Duck Soup Coop to close due to $60K debt
March 30, 2015
Duck Soup Coop, a cooperatively owned food market, will close due to being $60,000 in debt and the members’ belief that the business was not economically feasible.
The $60,000 included debt to vendors who would no longer fill orders, leaving the store with a depleted inventory, said Mylan Engel, president of the Duck Soup Coop board of directors. Engel estimated restocking the store would cost about $50,000.
Duck Soup Coop, 129 E. Hillcrest Drive, is a non-profit retail business owned by 120 board members whom vote and make all decisions concerning the business, said Patty Ruback, Duck Soup Coop board of directors member. The decision to close Duck Soup Coop was made Sunday at an emergency membership meeting held at the store.

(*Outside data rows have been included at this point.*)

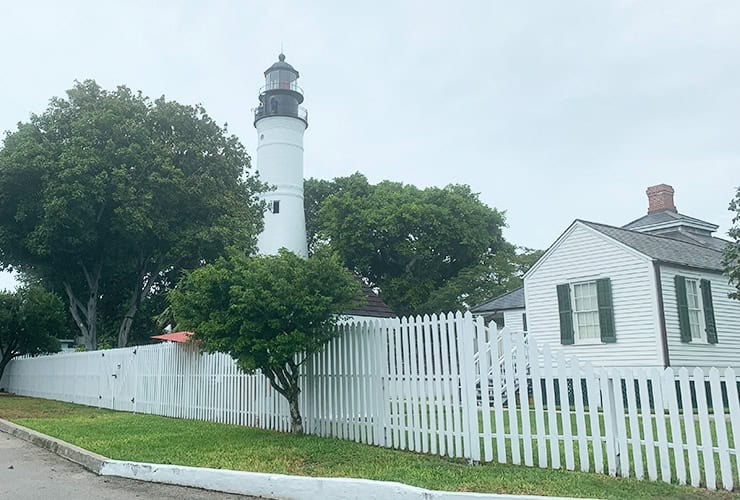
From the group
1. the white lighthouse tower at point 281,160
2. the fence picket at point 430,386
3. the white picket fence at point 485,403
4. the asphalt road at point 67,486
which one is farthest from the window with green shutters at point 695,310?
the white lighthouse tower at point 281,160

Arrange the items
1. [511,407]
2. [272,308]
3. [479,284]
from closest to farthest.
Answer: [511,407] → [272,308] → [479,284]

“This is the third emergency general membership meeting in the last year and a half, all three of which have been called to determine whether Duck Soup Coop should remain in business,” Engel said.
The belief that the business was not feasible was supported by the first quarter sales from the last four fiscal years. Fiscal Year 2011 had $241,000 in sales, but sales fell to $150,000 in FY 2014.

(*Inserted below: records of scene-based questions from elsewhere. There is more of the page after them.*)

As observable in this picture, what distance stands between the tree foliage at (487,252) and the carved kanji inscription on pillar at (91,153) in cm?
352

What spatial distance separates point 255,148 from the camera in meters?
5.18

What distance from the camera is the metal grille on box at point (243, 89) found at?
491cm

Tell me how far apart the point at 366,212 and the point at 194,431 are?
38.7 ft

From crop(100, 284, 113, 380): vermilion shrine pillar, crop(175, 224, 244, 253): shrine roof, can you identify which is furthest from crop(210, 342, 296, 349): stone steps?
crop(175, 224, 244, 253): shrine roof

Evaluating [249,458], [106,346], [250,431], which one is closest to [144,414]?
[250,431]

Membership revenue has also dropped close to $48,000 since June 2010, Engel said.
Andrew Shepherd, member and clerk of Duck Soup Coop, said the food market takes pride in selling healthy, sustainable, fair trade, organic and gluten-free products.

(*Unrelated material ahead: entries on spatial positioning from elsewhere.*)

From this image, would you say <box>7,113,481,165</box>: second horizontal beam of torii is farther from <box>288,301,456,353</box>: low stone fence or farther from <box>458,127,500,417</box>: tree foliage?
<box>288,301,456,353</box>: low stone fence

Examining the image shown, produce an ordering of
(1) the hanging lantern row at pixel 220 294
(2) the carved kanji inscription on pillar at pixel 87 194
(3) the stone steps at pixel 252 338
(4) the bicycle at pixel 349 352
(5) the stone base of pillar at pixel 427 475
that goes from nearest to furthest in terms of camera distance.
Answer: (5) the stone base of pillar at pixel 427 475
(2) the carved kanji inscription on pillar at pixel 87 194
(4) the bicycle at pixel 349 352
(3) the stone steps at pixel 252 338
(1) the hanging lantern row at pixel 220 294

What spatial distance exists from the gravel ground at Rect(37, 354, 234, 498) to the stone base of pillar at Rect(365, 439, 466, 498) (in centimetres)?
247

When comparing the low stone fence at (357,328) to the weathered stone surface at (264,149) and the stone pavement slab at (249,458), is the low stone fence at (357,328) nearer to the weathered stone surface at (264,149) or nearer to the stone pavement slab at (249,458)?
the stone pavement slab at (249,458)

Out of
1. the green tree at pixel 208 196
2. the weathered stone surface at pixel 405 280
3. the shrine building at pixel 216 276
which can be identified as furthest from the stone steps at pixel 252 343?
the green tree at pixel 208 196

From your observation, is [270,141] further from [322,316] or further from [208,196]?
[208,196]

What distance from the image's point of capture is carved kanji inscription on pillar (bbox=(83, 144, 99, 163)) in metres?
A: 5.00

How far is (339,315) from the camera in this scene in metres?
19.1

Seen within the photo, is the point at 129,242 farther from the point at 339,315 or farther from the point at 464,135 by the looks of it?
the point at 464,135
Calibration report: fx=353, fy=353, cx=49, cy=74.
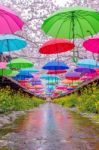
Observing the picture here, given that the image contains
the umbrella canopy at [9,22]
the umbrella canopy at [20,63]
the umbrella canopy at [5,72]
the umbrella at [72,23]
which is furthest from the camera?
the umbrella canopy at [20,63]

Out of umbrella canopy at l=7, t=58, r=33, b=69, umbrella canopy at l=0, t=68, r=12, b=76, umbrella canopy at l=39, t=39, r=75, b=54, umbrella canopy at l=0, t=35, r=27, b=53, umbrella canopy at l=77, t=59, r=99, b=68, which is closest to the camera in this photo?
umbrella canopy at l=39, t=39, r=75, b=54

Ruback, a co-op member for eight years, said she’s a vegetarian and she can’t find anywhere else that provides the products Duck Soup Coop has.
“As a shopper in the area I loved the cooperative model and what it stands for, and I love having, you know, this my neighborhood whole foods grocer. And I don’t want to see it go, but … members have to decide, collectively,” Ruback said.
Engel presented the voting members with four options: raise $100,000 in two weeks, file for chapter 11 bankruptcy, file for chapter seven bankruptcy or carry out an orderly close outside the courts.
The vote to orderly close the store as soon as possible was supported by 36 voting members and opposed by three, fulfilling the two-thirds requirement.
“The main push was for organic and ethical products,” said Winifred Halsey, a member of the co-op since the 70s. “Now you see them in Hy-Vee and Jewel, so I think that would not have happened without a food co-op.
“These people led the way for it to become more mainstream. You can almost say our jobs are done.